Copy every line below exactly.

*** Given information Section Begins ***

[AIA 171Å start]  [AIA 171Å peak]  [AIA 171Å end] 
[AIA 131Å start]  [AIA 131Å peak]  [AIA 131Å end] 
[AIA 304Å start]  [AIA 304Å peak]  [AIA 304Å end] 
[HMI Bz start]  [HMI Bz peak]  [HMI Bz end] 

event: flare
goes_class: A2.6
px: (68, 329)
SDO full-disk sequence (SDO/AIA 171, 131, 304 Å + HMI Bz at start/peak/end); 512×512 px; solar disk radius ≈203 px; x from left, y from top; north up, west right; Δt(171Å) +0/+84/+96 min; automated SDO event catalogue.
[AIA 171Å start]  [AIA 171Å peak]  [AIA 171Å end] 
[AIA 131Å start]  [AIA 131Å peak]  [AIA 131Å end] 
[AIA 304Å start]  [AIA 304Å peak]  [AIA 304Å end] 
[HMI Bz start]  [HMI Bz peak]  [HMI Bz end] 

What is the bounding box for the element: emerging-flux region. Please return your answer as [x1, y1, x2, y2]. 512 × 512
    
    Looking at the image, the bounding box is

*** Given information Section Ends ***

## Written response
[AIA 171Å start]  [AIA 171Å peak]  [AIA 171Å end] 
[AIA 131Å start]  [AIA 131Å peak]  [AIA 131Å end] 
[AIA 304Å start]  [AIA 304Å peak]  [AIA 304Å end] 
[HMI Bz start]  [HMI Bz peak]  [HMI Bz end] 

event: flare
goes_class: A2.6
px: (68, 329)
SDO full-disk sequence (SDO/AIA 171, 131, 304 Å + HMI Bz at start/peak/end); 512×512 px; solar disk radius ≈203 px; x from left, y from top; north up, west right; Δt(171Å) +0/+84/+96 min; automated SDO event catalogue.
[AIA 171Å start]  [AIA 171Å peak]  [AIA 171Å end] 
[AIA 131Å start]  [AIA 131Å peak]  [AIA 131Å end] 
[AIA 304Å start]  [AIA 304Å peak]  [AIA 304Å end] 
[HMI Bz start]  [HMI Bz peak]  [HMI Bz end] 

What is the bounding box for the element: emerging-flux region. Please return your answer as [x1, y1, x2, y2]. 512 × 512
    
    Looking at the image, the bounding box is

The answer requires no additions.